Saved data entries:
▬▬▬

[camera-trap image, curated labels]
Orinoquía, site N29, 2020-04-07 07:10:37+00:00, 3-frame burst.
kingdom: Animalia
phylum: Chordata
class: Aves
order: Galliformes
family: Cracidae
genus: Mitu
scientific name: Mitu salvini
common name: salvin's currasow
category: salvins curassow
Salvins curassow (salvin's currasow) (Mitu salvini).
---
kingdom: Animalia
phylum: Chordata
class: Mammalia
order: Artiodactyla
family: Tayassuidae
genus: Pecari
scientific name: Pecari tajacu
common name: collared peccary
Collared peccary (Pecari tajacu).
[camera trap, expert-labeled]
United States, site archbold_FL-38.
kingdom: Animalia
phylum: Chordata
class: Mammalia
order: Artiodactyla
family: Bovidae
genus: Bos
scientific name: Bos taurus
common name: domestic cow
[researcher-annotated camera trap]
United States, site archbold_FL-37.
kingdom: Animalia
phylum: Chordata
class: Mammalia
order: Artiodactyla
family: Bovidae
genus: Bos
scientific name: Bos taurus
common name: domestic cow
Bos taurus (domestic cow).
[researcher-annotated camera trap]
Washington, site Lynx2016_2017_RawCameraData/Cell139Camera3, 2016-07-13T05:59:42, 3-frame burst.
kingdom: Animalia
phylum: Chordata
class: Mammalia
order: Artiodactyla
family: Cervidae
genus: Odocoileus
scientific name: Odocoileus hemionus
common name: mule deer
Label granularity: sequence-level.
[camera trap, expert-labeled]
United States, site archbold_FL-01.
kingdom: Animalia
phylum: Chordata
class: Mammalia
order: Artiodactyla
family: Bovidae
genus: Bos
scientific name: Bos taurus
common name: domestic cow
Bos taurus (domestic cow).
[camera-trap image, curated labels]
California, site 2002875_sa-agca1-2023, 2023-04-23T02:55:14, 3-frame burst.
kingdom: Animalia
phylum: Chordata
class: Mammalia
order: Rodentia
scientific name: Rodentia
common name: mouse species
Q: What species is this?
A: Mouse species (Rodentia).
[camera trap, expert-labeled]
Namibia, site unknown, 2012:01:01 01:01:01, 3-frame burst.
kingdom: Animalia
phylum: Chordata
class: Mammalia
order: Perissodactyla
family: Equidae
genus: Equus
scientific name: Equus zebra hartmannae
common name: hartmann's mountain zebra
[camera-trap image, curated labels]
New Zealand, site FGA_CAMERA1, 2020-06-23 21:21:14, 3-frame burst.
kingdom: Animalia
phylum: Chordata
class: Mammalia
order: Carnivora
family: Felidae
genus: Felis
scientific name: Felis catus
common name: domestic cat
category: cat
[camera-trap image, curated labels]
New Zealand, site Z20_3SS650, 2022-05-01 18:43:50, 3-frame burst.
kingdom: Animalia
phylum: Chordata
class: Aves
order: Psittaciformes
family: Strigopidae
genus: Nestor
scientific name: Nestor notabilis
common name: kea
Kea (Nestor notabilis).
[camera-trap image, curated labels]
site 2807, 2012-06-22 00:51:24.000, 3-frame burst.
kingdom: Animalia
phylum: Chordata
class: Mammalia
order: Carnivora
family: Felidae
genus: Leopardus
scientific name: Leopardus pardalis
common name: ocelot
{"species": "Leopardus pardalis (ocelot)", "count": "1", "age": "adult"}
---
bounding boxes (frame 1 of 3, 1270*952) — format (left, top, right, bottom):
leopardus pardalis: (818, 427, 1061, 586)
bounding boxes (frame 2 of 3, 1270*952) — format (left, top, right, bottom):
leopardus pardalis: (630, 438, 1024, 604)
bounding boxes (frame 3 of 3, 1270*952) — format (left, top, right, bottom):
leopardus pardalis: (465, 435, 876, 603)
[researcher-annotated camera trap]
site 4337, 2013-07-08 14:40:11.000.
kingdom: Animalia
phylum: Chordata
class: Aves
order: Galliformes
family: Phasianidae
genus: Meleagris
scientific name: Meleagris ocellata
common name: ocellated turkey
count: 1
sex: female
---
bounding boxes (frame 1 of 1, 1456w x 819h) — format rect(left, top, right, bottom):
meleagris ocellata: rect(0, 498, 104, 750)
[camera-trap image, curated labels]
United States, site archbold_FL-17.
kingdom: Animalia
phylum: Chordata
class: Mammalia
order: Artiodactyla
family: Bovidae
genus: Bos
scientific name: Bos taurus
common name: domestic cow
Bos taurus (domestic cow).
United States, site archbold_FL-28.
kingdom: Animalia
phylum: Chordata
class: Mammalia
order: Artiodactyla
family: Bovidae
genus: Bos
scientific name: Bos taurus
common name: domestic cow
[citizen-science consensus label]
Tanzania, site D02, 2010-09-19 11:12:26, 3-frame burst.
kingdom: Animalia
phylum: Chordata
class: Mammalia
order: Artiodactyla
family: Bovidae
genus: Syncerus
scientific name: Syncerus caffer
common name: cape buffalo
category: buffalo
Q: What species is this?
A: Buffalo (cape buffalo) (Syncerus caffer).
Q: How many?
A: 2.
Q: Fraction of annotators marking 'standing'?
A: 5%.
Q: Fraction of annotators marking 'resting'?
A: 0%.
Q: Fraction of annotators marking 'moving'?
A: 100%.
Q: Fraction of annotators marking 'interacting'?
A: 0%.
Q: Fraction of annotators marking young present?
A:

▬▬▬

▸ **What to do**
Please print exactly what appears from the first line of the data through the line with "common name: salvin's currasow", including both of those lines and nothing past them.

▸ **Expected answer**
[camera-trap image, curated labels]
Orinoquía, site N29, 2020-04-07 07:10:37+00:00, 3-frame burst.
kingdom: Animalia
phylum: Chordata
class: Aves
order: Galliformes
family: Cracidae
genus: Mitu
scientific name: Mitu salvini
common name: salvin's currasow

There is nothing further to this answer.